Her yıl 2,5 milyon çocuk ölümünü önlüyor
Dünya genelinde uygulanan bağışıklama programları ile her yıl 2,5 milyon çocuk ölümünün önlendiğinin bildirildiğini ifade eden Yekenkurul, “Aşıların genel özelliği koruyuculuğunun yüksek olmasıdır. Ancak şunu unutmamak gerekir; her aşının koruyuculuğu yüzde yüz değildir. Bu yüzden tüm toplumu aşılamak daha önemli hale gelir. Ayrıca koruyuculuğu yüzde yüze yakın birçok aşı vardır. Aşıların bir özelliği de hastalık seyrinde hafifletici etki yapmasıdır. Örneğin aşı hastalık bulaşmasına engel olmasa dahi, aşılı bir insan da söz konusu olan hastalık daha hafif, aşısız insanda daha ağır hatta bazen ölümcül seyredebilir. Bunu yaşadığımız bazı salgınlarda bizzat kendimiz gördük. Dünya genelinde de bu konuyla ilgili yapılmış birçok çalışma mevcut” ifadelerini kullandı.

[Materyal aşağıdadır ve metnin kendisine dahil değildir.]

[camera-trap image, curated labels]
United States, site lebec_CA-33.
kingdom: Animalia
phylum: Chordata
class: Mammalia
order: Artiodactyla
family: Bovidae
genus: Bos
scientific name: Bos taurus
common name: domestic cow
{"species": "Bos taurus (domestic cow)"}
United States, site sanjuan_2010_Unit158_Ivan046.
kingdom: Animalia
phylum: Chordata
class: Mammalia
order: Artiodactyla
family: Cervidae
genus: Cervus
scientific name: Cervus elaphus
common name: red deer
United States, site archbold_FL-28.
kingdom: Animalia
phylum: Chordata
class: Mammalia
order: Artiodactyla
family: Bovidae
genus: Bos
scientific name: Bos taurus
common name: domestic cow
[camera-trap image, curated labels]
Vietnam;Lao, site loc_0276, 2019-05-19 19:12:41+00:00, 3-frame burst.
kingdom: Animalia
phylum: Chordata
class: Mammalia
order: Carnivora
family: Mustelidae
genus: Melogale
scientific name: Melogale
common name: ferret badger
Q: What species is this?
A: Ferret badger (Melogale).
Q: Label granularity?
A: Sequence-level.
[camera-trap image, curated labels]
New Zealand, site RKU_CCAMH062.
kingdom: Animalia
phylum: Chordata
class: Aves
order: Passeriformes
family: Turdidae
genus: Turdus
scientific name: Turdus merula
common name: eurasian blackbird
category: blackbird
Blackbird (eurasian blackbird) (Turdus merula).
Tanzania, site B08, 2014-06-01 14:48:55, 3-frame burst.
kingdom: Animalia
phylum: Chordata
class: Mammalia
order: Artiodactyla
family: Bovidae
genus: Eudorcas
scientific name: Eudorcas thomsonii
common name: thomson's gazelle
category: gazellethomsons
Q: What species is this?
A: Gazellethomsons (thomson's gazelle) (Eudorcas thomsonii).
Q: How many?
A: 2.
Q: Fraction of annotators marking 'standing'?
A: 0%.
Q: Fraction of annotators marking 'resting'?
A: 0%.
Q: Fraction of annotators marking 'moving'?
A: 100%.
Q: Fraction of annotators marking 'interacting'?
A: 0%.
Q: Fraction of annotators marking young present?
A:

Aşı yaptıran kişi toplum sağlığını da korumuş olur
Teknolojinin ilerlemesiyle birlikte aşı çalışmalarının daha güvenilir şekilde yürütüldüğünü söyleyen Dilek Yekenkurul, “Tabi ki her ilaç gibi aşının da yan etkileri veya alerji riski vardır, ama nasıl ki bir ilacı mecbur olduğumuz için bu riskleri göze alıp kullanıyorsak aşıyı da böyle düşünmeliyiz. Hatta aşının daha geniş bir etkisi vardır. Örneğin bir insan aşı yaptırdığı zaman sadece kendisini korumaz. Aşılar bulaşıcı hastalıklara yönelik yapılır ve aşı yaptıran kişi o hastalığı geçirmeyeceği için bulaştırıcı kaynak da olmayacaktır; böylelikle etrafındaki insanları yani toplumu da korumuş olur. Hatta aşılar bazen bir salgının bile önüne geçebilir. Dünya Sağlık Örgütü’nün 1974’te küresel olarak başlatmış olduğu Genişletilmiş Bağışıklama Programı çerçevesinde, aşılanma oranı yüksek olan ülkelerde aşı ile önlenebilir hastalıkların görülme oranında ve ölüm oranlarında düşme görülmesi aşının en büyük kanıtıdır” diyerek sözlerini sonlandırdı.